Los Miserables

Autor: Víctor Hugo

Tercera Parte: Marius

Libro octavo

El mal pobre

Cap XX : La emboscada.

La puerta de la buhardilla acababa de abrirse de golpe y asomaban por ella tres hombres con blusón de algodón azul y máscaras de papel negro. El primero era flaco y llevaba un garrote largo y herrado; el segundo, que era como un coloso, llevaba cogida por la parte central del mango y con la hoja hacia abajo un hacha de las de matar a los bueyes. El tercero, un hombre achaparrado, menos flaco que el primero y menos robusto que el segundo, empuñaba una llave enorme robada de la puerta de alguna cárcel.

Por lo visto, lo que estaba esperando Jondrette era que llegasen esos hombres. El hombre del garrote, el flaco, y él entablaron un diálogo veloz.

—¿Está todo listo? —dijo Jondrette.

—Sí —contestó el hombre flaco.

—¿Dónde está Montparnasse?

—Nuestro galán joven se ha parado a charlar con tu hija.

—¿Con cuál?

—Con la mayor.

—¿Hay un coche abajo?

—Sí.

—¿Está enganchada la tartana?

—Enganchada está.

—¿Con dos buenos caballos?

—Estupendos.

—¿Está esperando donde dije que esperara?

—Sí.

—Bien —dijo Jondrette.

El señor Leblanc estaba muy pálido. Miraba cuanto lo rodeaba en el tugurio como un hombre que cae en la cuenta de dónde ha ido a meterse; y movía la cabeza girando el cuello, por turnos, hacia todas las caras que lo rodeaban, con lentitud atenta y asombrada; pero nada había en su expresión que se pareciera al miedo. Se había atrincherado provisionalmente detrás de la mesa; y aquel hombre, que momentos antes sólo parecía un anciano bondadoso, se había convertido repentinamente en algo parecido a un atleta y apoyaba el puño robusto en el respaldo de su silla con un gesto temible y sorprendente.
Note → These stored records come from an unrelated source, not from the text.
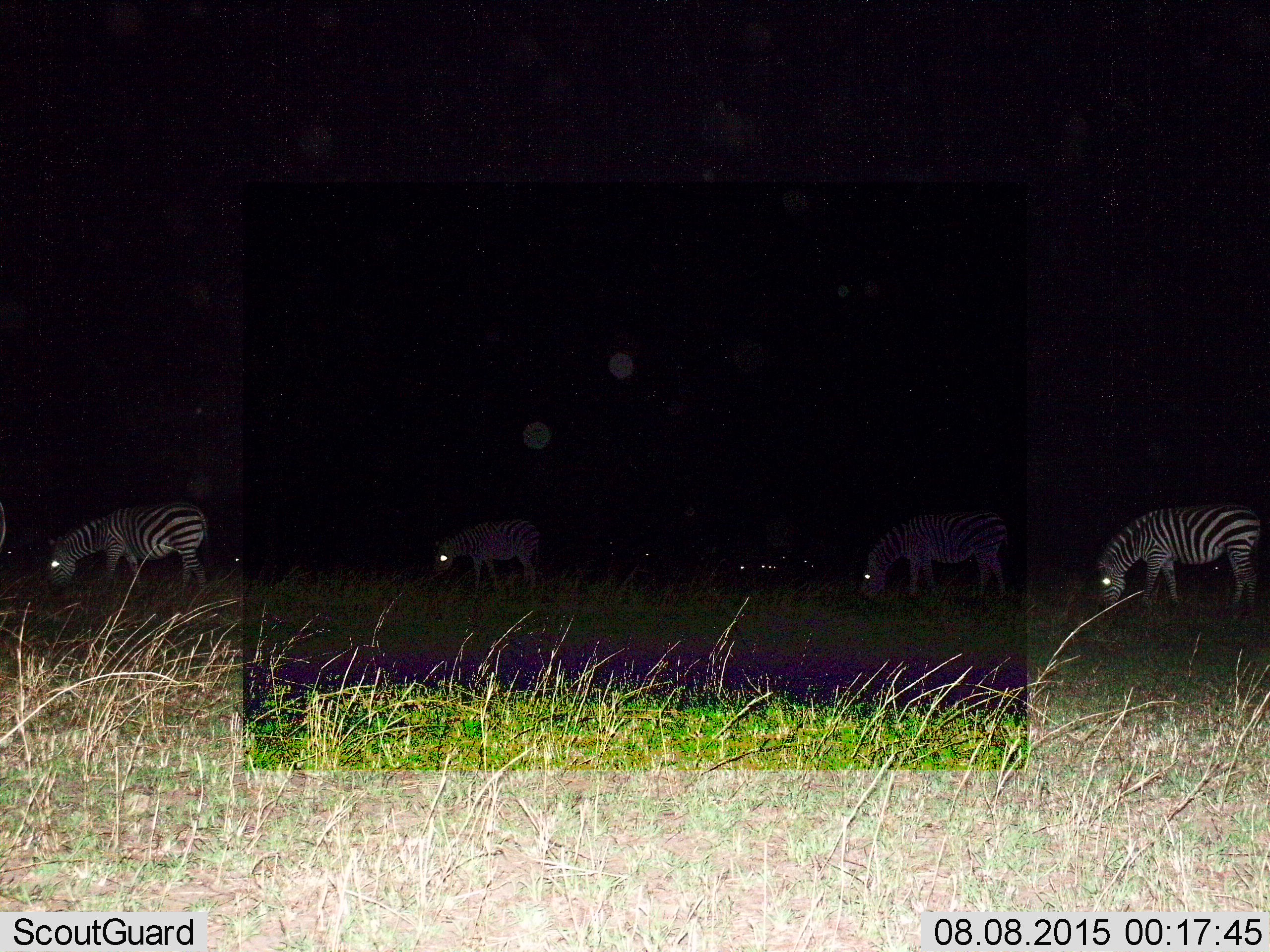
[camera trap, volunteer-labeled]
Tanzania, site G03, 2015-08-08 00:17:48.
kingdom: Animalia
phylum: Chordata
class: Mammalia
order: Perissodactyla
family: Equidae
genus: Equus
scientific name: Equus quagga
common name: plains zebra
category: zebra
Zebra (plains zebra) (Equus quagga), count 4. Behavior (volunteer vote fractions): standing 35%, resting 5%, moving 10%, interacting 0%. Young present (vote fraction): 20%. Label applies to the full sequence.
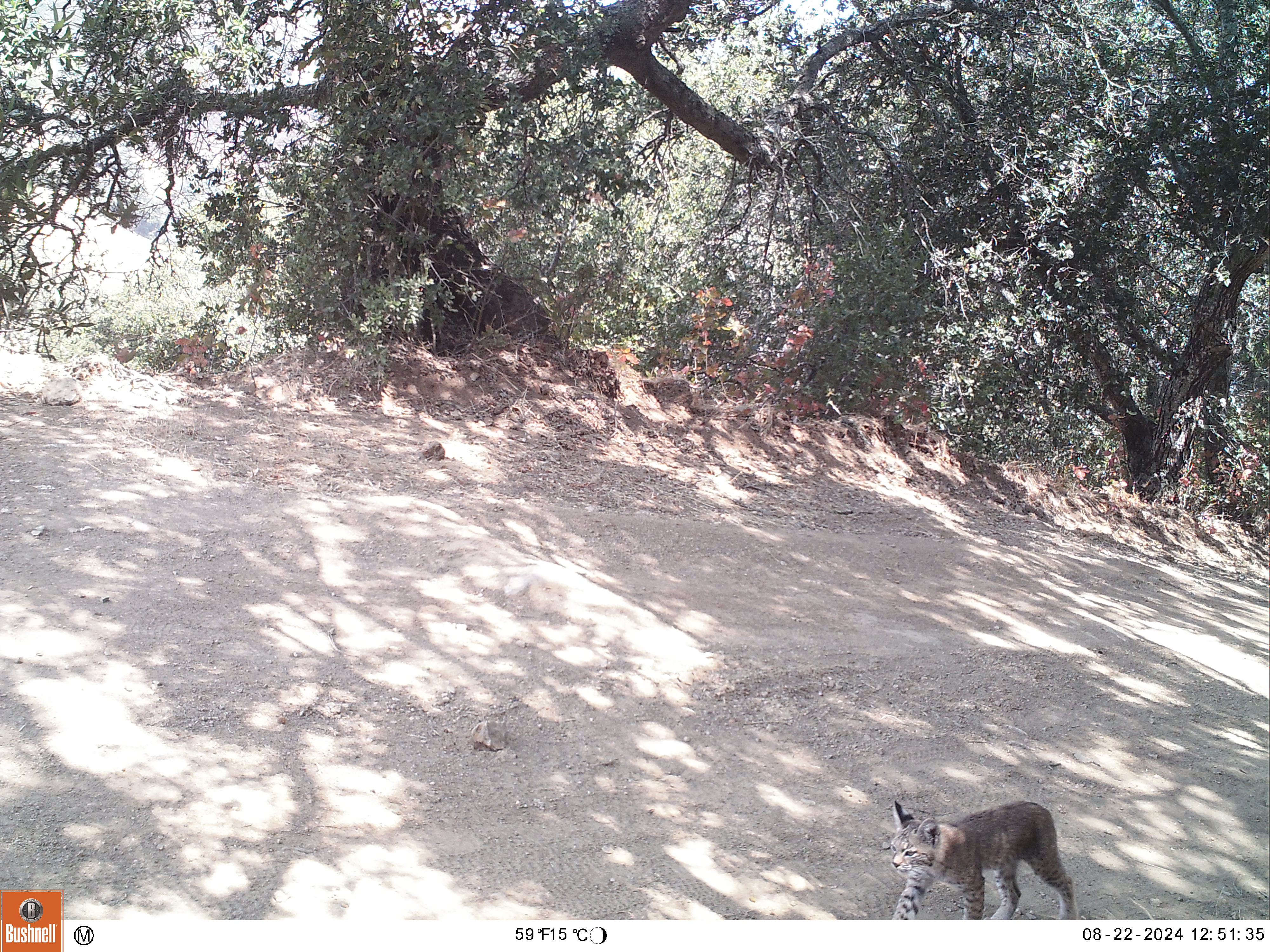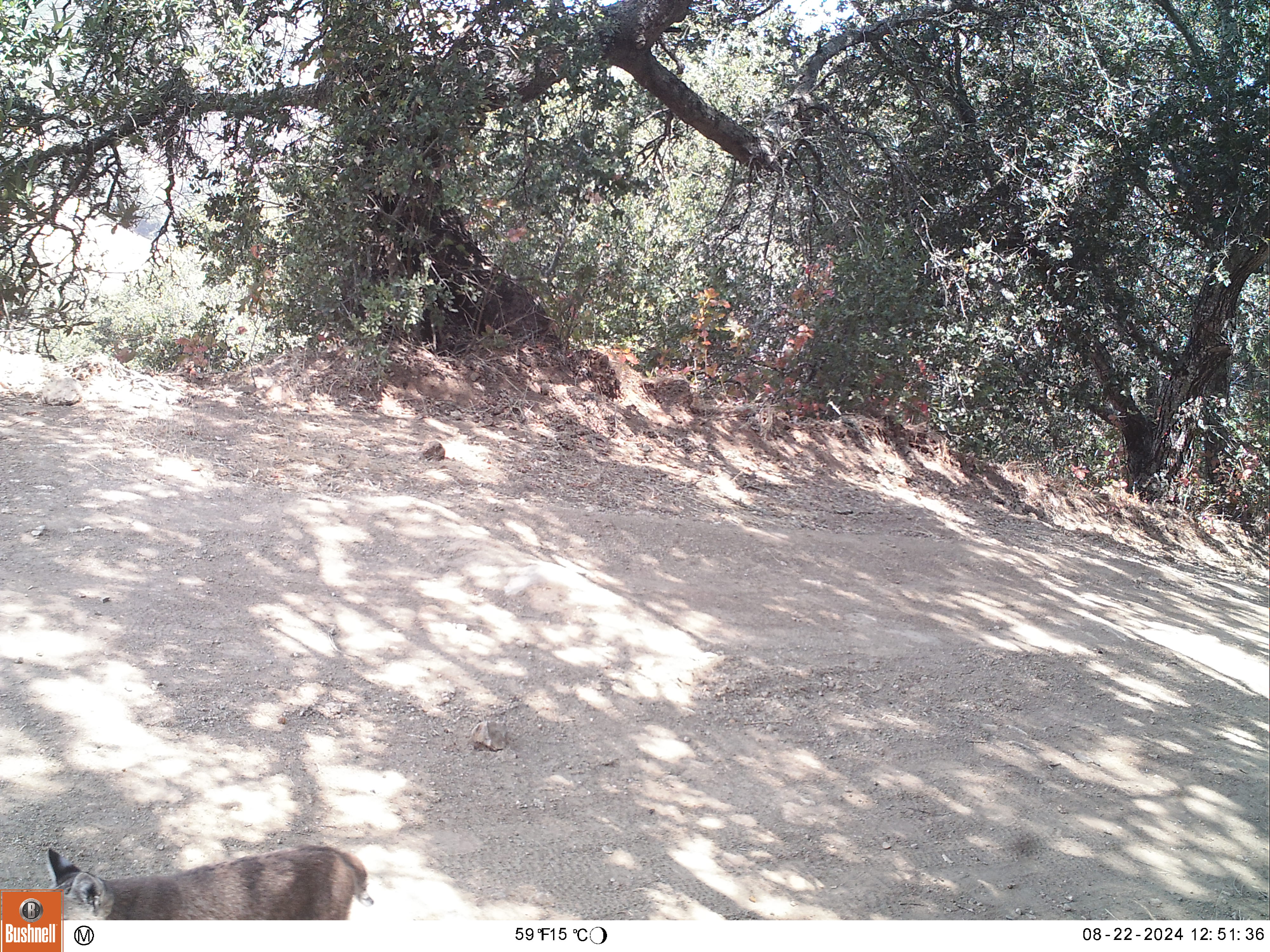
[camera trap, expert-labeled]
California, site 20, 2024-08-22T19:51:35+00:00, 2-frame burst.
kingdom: Animalia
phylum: Chordata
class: Mammalia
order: Carnivora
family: Felidae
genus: Lynx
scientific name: Lynx rufus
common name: bobcat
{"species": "bobcat (Lynx rufus)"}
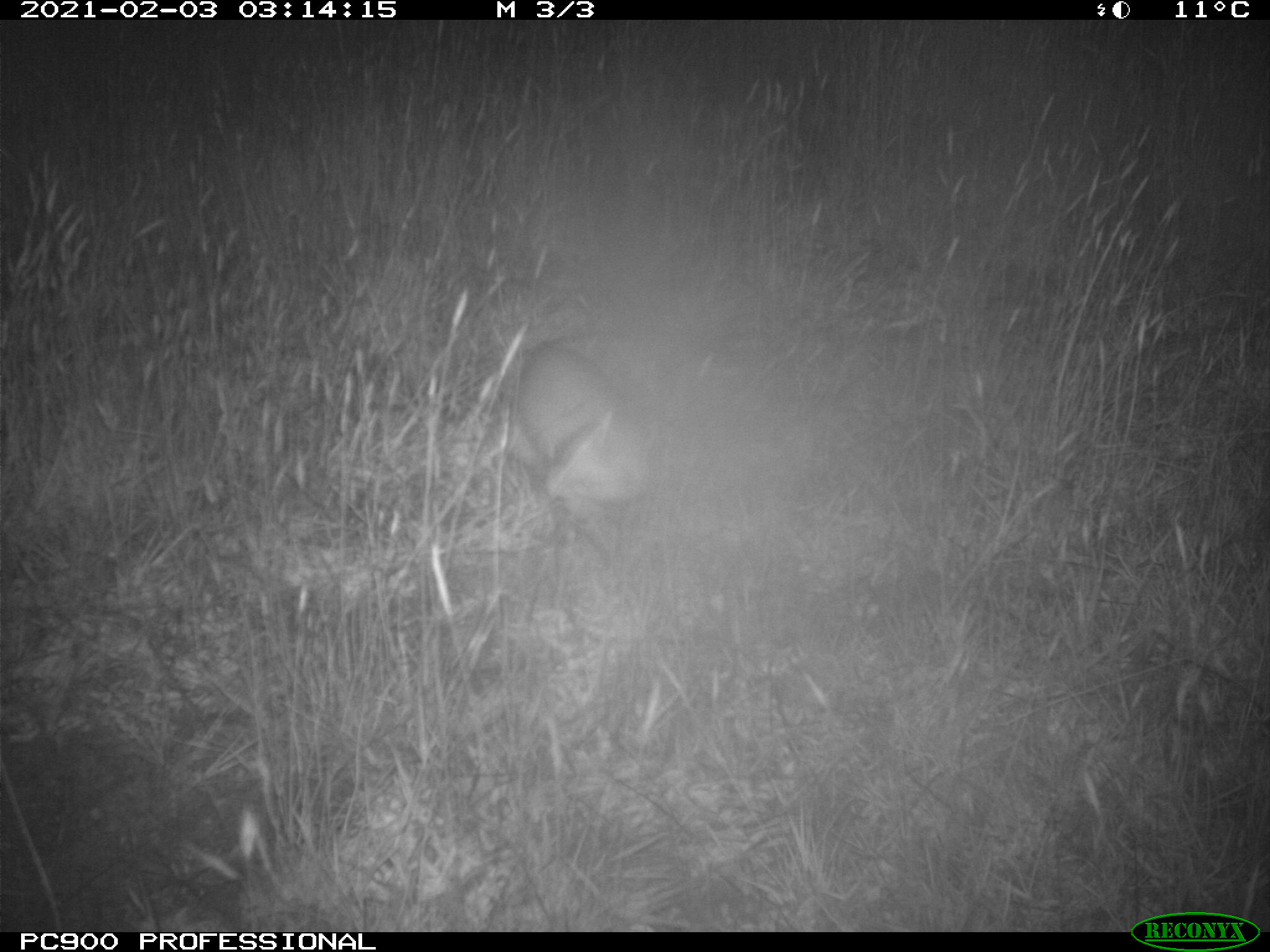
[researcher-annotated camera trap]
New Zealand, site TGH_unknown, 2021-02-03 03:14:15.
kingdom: Animalia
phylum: Chordata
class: Mammalia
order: Carnivora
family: Mustelidae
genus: Mustela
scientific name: Mustela furo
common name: ferret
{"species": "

Aquel anciano, tan firme y tan valiente frente a semejante peligro, parecía tener uno de esos caracteres que son valerosos de la misma forma que son buenos, con facilidad y sencillez. Nunca nos resulta ajeno el padre de una mujer a la que amamos. Marius se sintió orgulloso del desconocido aquel.

Tres de los hombres remangados, de los que había dicho Jondrette: son fumistas, habían cogido, del montón de chatarra, uno de ellos una cizalla grande; otro, unas pinzas de hacer palanca; y el tercero, un martillo; y se habían cruzado delante de la puerta sin decir palabra. El viejo se había quedado en la cama y se había limitado a abrir los ojos. La Jondrette se había sentado junto a él.